COULD I take the opportunity to make an addition to the list of local venues that featured in the filming of Peaky Blinders (Ready for a return by TV programme, Keighley News, February 18).

Even avid ‘Peaky-niks’ can be excused for not recognising that the wharf scene at the start of Episode 4 of the first series was in fact filmed at Saltaire – despite the heavy and clever backdrop of Birmingham that was super-imposed. However, there is a clear pointer in the name of the barge that is seen gliding along the canal. This is Kennet.

Kennet is the heritage boat run by the Leeds & Liverpool Canal Society and we were delighted to be asked to loan it for filming – well before Peaky Blinders achieved its subsequent iconic status. Normally Kennet can be seen at canal festivals and open days or hosting school visits at various locations along the anal. As a floating museum its cargo of heritage is open to view by the public – and it's free on entry!

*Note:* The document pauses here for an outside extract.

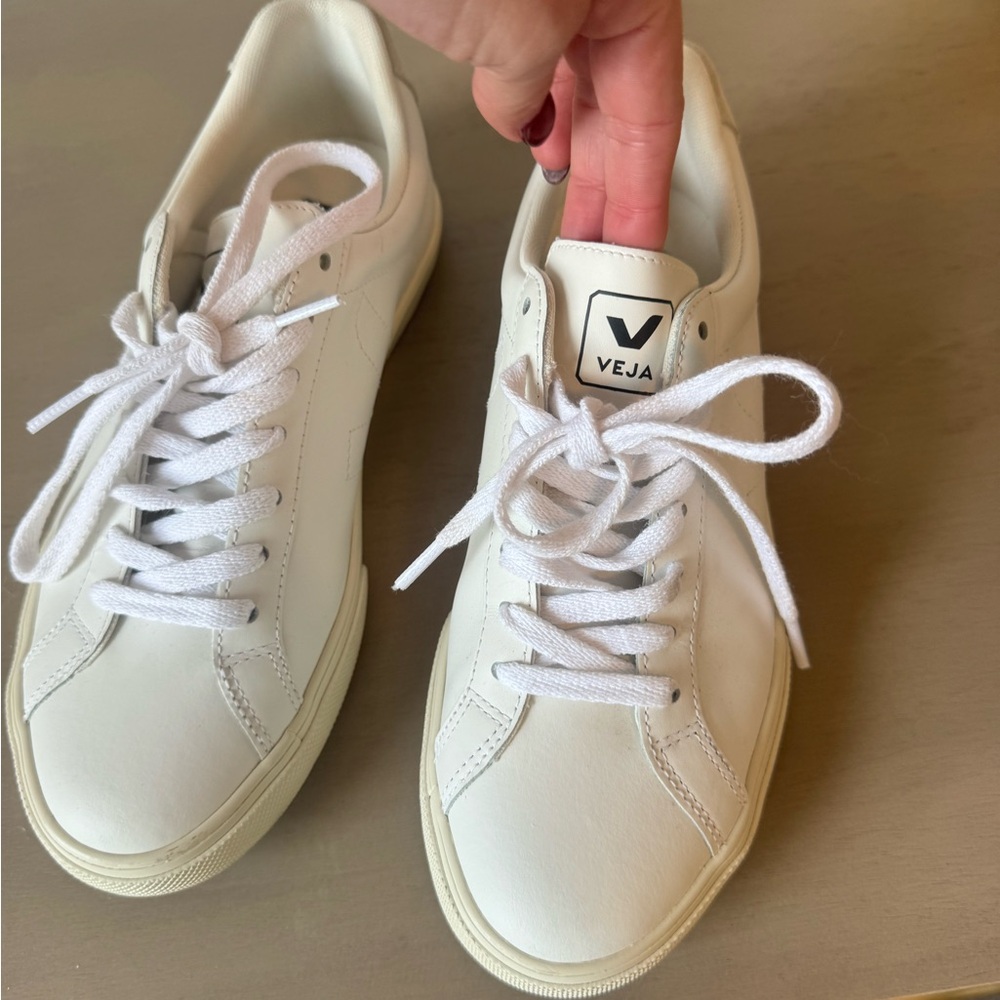 Veja Women's Esplar Classic White Sneakers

Sadly, such activities were all cancelled last year and this year is looking no more promising. The Skipton Waterway Festival, the Keighley Transport Festival In Motion, the Bingley Canal Festival and the Leeds Waterfront Festival all fell victim to the pandemic in 2020. The prospect of two years' inactivity which now faces us poses major financial problems for the society. Kennet costs £5,000 a year to keep canal-worthy; most of this is collected by voluntary donation at canal festivals and open days.

We do hope to mount an ad hoc programme over the coming season, to the extent that post-Covid restrictions will allow, but this will be nothing on the scale of our usual level of activity. So, if you do come across Kennet, making its way along the canal or moored canalside, please lend us your support and grab your own piece of Peaky Blinders.